- **EXERCISE BRIEF**
Copy the rows word for word, starting at the first row and ending at the line that contains "0.51 metres", including both ends. Leave out the pictures.

(Extracted data entries)
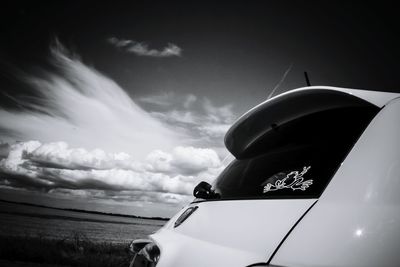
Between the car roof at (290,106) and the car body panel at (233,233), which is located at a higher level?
the car roof at (290,106)

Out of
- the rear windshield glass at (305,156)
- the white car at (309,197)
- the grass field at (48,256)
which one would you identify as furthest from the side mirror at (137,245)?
the grass field at (48,256)

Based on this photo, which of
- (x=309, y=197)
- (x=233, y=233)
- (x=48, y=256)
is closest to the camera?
(x=309, y=197)

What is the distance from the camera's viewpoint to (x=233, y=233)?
124 centimetres

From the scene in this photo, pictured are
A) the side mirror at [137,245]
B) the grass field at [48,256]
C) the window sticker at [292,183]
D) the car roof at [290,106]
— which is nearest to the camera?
the window sticker at [292,183]

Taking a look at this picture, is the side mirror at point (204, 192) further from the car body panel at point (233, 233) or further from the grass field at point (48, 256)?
the grass field at point (48, 256)

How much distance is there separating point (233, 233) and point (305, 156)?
0.51 metres

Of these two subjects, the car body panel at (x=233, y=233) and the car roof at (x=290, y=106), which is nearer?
the car body panel at (x=233, y=233)

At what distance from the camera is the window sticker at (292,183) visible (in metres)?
1.21

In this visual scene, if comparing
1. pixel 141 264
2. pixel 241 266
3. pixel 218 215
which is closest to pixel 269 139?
pixel 218 215

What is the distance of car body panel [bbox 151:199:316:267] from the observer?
107cm

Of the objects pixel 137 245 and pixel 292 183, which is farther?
pixel 137 245

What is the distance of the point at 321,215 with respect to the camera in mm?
982

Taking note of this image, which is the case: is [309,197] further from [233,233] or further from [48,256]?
[48,256]

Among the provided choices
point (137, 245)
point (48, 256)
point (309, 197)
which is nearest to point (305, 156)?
point (309, 197)
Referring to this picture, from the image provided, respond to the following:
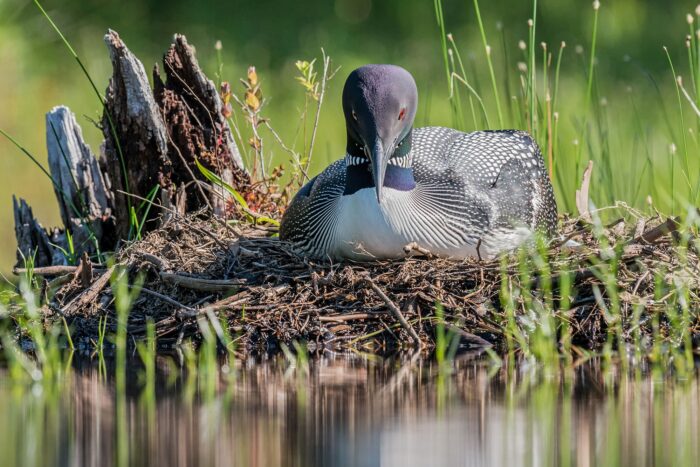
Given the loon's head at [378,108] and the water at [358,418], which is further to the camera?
the loon's head at [378,108]

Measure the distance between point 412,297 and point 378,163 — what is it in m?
0.60

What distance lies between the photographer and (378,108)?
17.9 feet

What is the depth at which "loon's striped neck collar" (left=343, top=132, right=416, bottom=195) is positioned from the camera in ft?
18.9

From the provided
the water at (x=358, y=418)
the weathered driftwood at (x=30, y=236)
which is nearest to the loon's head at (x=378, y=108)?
the water at (x=358, y=418)

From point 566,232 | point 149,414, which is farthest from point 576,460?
point 566,232

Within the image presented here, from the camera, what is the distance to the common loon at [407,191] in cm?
550

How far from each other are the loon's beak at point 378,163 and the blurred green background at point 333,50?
4430 mm

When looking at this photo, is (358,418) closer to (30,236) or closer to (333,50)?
(30,236)

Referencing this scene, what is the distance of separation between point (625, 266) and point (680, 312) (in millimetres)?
352

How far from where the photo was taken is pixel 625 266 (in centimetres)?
581

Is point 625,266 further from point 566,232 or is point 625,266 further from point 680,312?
point 566,232

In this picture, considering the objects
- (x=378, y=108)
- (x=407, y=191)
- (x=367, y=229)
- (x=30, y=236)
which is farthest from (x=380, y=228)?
(x=30, y=236)

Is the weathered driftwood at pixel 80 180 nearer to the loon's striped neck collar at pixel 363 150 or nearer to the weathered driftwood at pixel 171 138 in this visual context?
the weathered driftwood at pixel 171 138

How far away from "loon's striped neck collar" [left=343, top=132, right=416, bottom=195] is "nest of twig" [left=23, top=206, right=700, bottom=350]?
321mm
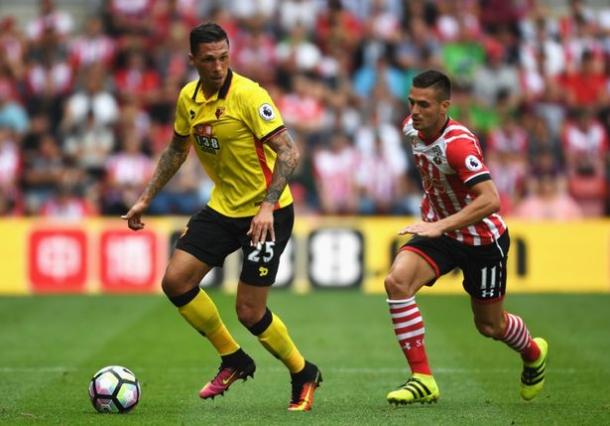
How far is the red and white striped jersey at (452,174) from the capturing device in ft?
27.5

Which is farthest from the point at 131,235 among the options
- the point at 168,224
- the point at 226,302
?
the point at 226,302

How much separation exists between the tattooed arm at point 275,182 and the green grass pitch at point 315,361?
117cm

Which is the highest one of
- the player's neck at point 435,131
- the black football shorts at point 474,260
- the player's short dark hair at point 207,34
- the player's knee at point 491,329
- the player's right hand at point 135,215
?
the player's short dark hair at point 207,34

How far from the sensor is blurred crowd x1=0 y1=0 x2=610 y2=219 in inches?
781

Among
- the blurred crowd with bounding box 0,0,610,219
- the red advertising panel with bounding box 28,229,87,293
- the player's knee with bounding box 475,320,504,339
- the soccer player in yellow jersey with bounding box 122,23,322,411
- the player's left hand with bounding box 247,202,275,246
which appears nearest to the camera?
the player's left hand with bounding box 247,202,275,246

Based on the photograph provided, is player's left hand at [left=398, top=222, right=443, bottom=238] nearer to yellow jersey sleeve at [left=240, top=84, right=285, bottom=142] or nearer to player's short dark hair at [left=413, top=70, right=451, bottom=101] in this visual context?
player's short dark hair at [left=413, top=70, right=451, bottom=101]

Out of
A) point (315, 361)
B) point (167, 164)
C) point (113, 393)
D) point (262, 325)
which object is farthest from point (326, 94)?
point (113, 393)

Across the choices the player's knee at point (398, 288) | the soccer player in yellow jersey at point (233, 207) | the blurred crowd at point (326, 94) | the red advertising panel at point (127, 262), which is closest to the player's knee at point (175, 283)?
the soccer player in yellow jersey at point (233, 207)

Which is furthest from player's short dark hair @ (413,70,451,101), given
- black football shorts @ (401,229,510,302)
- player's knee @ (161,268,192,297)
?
player's knee @ (161,268,192,297)

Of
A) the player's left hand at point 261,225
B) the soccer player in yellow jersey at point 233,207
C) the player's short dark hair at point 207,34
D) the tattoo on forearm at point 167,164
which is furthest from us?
the tattoo on forearm at point 167,164

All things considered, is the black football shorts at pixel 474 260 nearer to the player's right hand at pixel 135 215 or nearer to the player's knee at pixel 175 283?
the player's knee at pixel 175 283

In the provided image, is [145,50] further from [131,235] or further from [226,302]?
[226,302]

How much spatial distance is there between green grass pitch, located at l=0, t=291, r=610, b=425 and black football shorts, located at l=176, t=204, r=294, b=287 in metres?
0.92

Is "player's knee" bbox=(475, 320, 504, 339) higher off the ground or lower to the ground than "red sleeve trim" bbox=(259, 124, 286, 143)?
lower
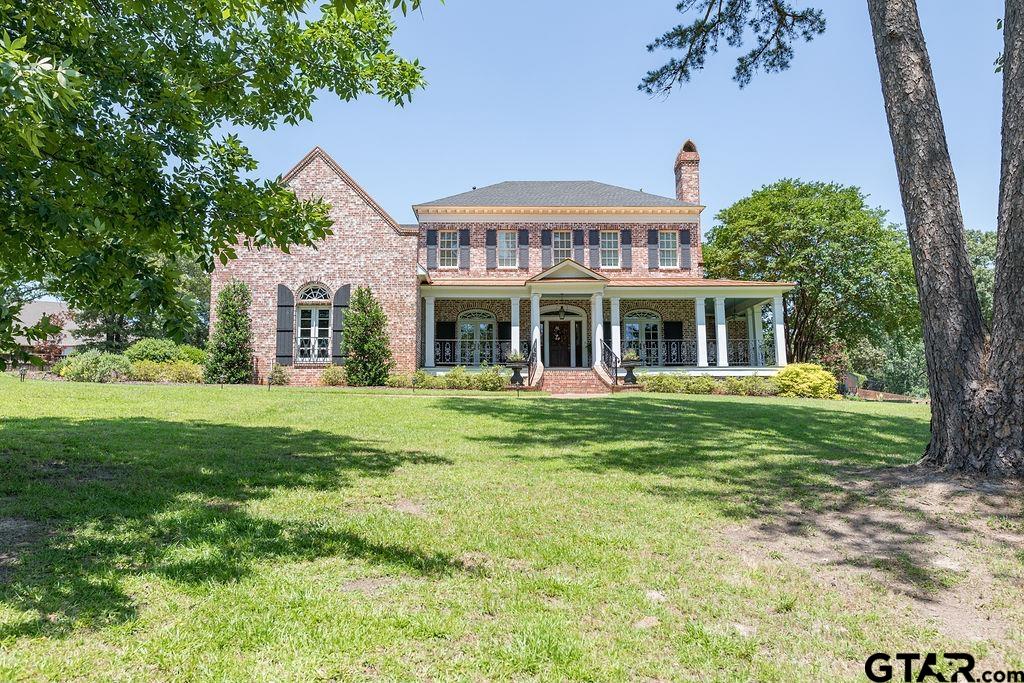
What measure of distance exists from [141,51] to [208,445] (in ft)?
14.5

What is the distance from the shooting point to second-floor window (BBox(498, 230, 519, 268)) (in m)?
25.7

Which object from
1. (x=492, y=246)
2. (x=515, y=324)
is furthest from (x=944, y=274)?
(x=492, y=246)

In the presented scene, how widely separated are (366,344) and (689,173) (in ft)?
56.0

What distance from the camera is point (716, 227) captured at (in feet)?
108

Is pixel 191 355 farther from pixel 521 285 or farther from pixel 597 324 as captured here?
pixel 597 324

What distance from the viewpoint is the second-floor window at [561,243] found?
84.2ft

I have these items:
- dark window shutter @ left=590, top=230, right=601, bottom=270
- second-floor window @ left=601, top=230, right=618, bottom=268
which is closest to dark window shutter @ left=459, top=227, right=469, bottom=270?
dark window shutter @ left=590, top=230, right=601, bottom=270

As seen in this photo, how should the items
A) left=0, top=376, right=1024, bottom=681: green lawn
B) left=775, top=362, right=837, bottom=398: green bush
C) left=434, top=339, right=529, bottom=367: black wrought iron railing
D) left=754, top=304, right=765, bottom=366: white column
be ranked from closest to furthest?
1. left=0, top=376, right=1024, bottom=681: green lawn
2. left=775, top=362, right=837, bottom=398: green bush
3. left=434, top=339, right=529, bottom=367: black wrought iron railing
4. left=754, top=304, right=765, bottom=366: white column

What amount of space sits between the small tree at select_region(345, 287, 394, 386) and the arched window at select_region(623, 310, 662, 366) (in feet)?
33.7

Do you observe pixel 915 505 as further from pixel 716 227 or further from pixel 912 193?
pixel 716 227

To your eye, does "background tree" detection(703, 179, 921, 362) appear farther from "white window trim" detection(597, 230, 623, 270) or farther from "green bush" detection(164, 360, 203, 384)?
"green bush" detection(164, 360, 203, 384)

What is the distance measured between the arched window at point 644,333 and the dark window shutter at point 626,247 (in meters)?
2.18

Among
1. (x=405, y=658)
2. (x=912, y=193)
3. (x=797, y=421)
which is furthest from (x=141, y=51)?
(x=797, y=421)

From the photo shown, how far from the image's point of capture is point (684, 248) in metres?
25.6
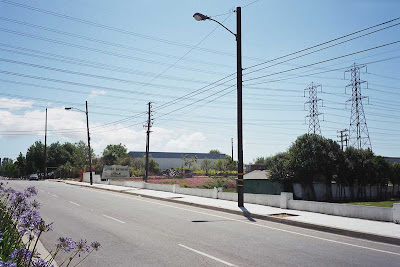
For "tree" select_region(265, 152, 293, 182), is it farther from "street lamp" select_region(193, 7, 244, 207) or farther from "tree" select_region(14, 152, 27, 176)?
"tree" select_region(14, 152, 27, 176)

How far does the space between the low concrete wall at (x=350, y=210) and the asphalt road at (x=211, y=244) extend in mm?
3885

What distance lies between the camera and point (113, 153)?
12925cm

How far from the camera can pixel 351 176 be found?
121ft

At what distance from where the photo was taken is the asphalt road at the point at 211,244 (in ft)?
27.1

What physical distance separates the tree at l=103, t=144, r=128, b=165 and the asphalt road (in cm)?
11300

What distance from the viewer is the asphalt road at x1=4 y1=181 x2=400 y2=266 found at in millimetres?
8273

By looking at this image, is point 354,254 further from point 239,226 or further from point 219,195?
point 219,195

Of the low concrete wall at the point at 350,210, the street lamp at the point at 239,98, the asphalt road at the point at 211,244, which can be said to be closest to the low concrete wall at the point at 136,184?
the street lamp at the point at 239,98

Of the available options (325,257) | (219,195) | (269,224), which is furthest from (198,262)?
(219,195)

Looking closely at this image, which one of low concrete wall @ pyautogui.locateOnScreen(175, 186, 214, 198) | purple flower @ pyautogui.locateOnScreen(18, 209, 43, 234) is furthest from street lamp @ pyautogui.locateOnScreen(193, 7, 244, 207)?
purple flower @ pyautogui.locateOnScreen(18, 209, 43, 234)

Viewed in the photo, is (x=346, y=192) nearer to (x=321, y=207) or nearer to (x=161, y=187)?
(x=161, y=187)

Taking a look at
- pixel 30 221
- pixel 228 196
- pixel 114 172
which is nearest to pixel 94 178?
pixel 114 172

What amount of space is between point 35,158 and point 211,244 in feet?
366

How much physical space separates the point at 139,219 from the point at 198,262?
7.74 metres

- **CORRECT RESULT**
Between the car roof at (290,106) and the car body panel at (233,233), which is located at a higher level?
the car roof at (290,106)

Out of
- the rear windshield glass at (305,156)
- the white car at (309,197)
- the grass field at (48,256)
which one would you identify as furthest from the side mirror at (137,245)?
the grass field at (48,256)

Based on this photo, which of
- (x=309, y=197)
- (x=233, y=233)
- (x=48, y=256)
is closest to the camera?
(x=309, y=197)

What is the distance from the camera's viewpoint to (x=233, y=233)?
124 centimetres

From the scene in this photo, pictured are
A) the side mirror at [137,245]
B) the grass field at [48,256]
C) the window sticker at [292,183]
D) the car roof at [290,106]
— which is nearest to the camera?
the window sticker at [292,183]

Taking a look at this picture, is the side mirror at point (204, 192) further from the car body panel at point (233, 233) or further from the grass field at point (48, 256)?
the grass field at point (48, 256)

How much distance is there separating point (233, 233) and point (305, 156)?
0.51 metres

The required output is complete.